In a rare move, the team actually acknowledged the going price, an astonishing figure for a team in a small market, with precious few initial assets, one that may have to suss out both a new coach and general manager hire in the weeks prior to this June’s NBA draft.

That seems cruel to surmise with one game left to play and with coach Larry Drew and GM John Hammond still working with paying gigs, but Milwaukee’s approach has been long-derided, and they truly did inadvertently back their way into a rebuilding effort. Hammond signed O.J. Mayo, Zaza Pachulia, and Carlos Delfino to offseason deals that didn’t seem incredibly onerous on their own, but it did extend the team’s commitment to mediocrity. Sadly ironically, the calls for the team to bottom out in order to jump high in the draft rankings were met without Hammond intending to engage in a rebuilding process.

That’s what the Bucks are faced with, though, moving forward. The team will have to find a way to finance a new arena, they will have to navigate this June’s draft, and make smart work with what will be a goodly amount of salary cap space this July. They’ll have to determine whether or not to commit to a front office that has failed to pull the Bucks out of the doldrums that date back decades. They’ll have to be approved by the NBA’s Board of Governors. There is so much left to do, befitting a team that enters the last night of the regular season with just 15 wins, one working without a suitable modern arena.

The man who has overseen these many years of mediocre, lacking, or downright lousy play is Senator Herb Kohl. This is a man that must be lauded, though.

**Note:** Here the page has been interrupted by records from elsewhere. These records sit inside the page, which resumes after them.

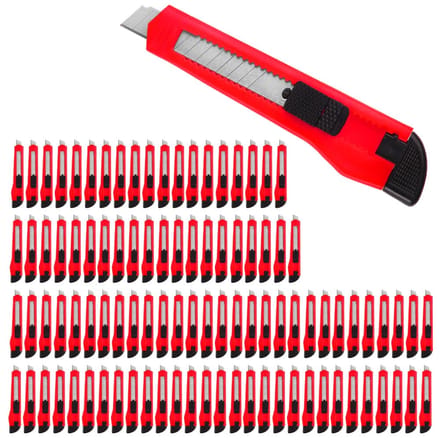 Breekmes - 9mm Afbreekmessen Vergrendeling – 50 Stuks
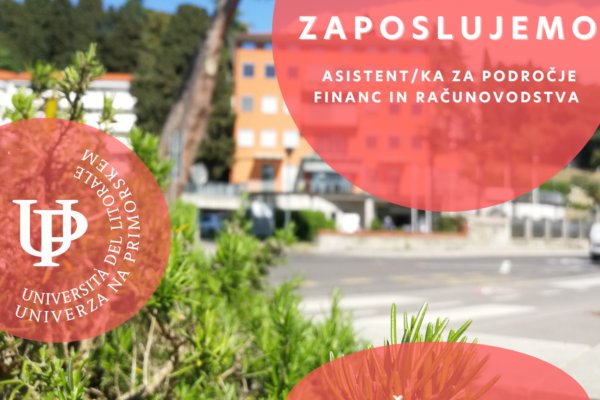 Zaposlujemo: Asistent za področje financ in računovodstva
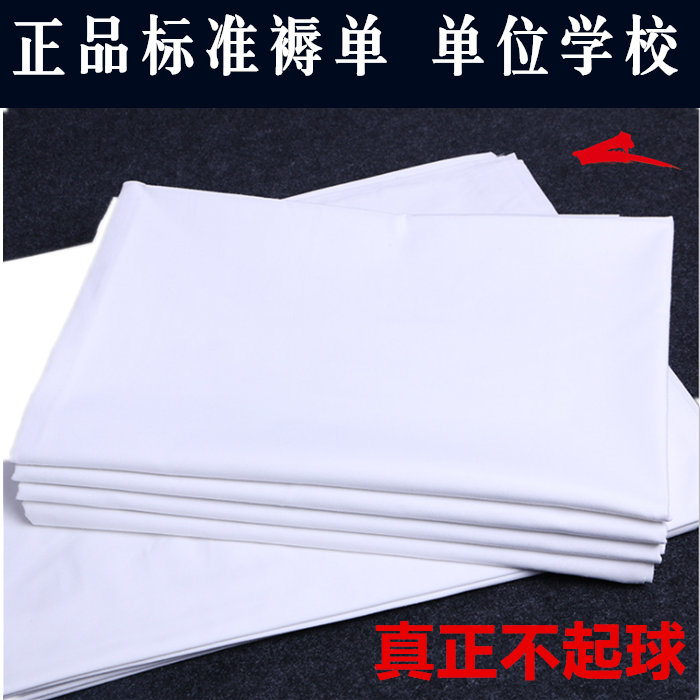 White bed single mattress Single dedicated student military Training College Single double pure cotton pure white bed single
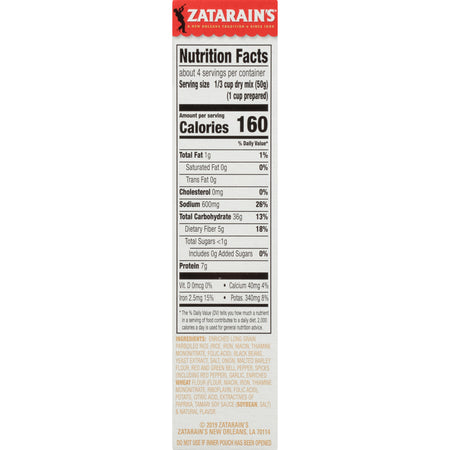 Zatarain's® Black Beans & Rice Dinner Mix, 7 oz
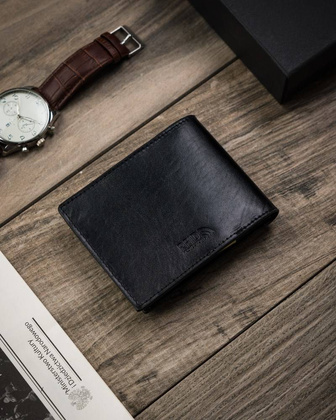 Kompaktowy portfel męski ze skóry naturalnej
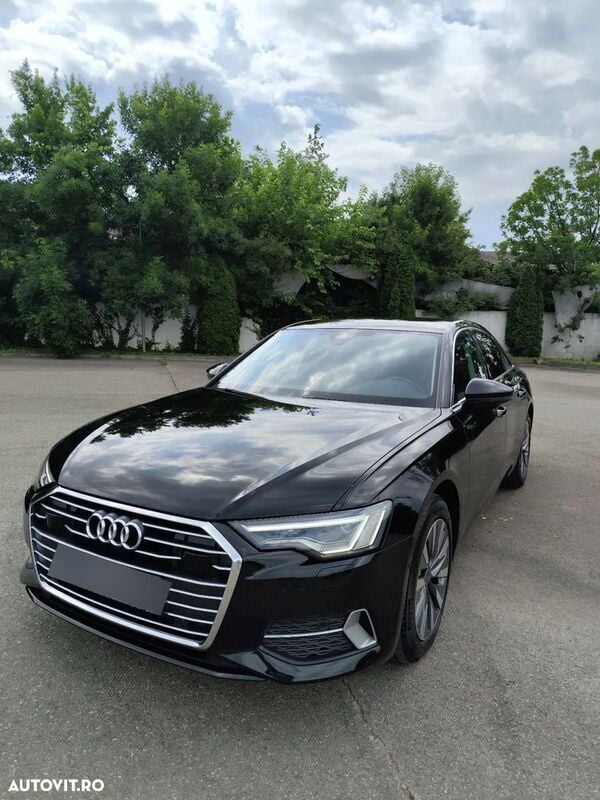 Negru Utilizat 2023 Audi A6 Design Break | 41.000 EUR (Preț OK) - Imagine 1/4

Unlike former Seattle SuperSonics owner Howard Schultz, Herb Kohl did not sell out his community. He promised Bucks fans that he wouldn’t sell to a group that wouldn’t commit to Milwaukee, and he followed through on that promise – unlike Schultz, who basically expedited a SuperSonics move to Oklahoma City by selling the franchise to two owners from Oklahoma. The Bucks may be the NBA’s lowest-valued franchise, and the team still has a lot to figure out, but Herb Kohl has made it so Bucks fans don’t have to worry about their team leaving town. For that, even without considering his $100 million donation to a new arena plan, Herb Kohl should be applauded.

He should also have to pick up the next bar tab he comes across, too. And fans both inside Milwaukee and out should remember this day -- $550 million for a team with no star, no arena, and no enticing prospects – the next time the league cries poverty, and locks out its players.

Until then, though, the Bucks will stay in Milwaukee. It’s where they’re supposed to be.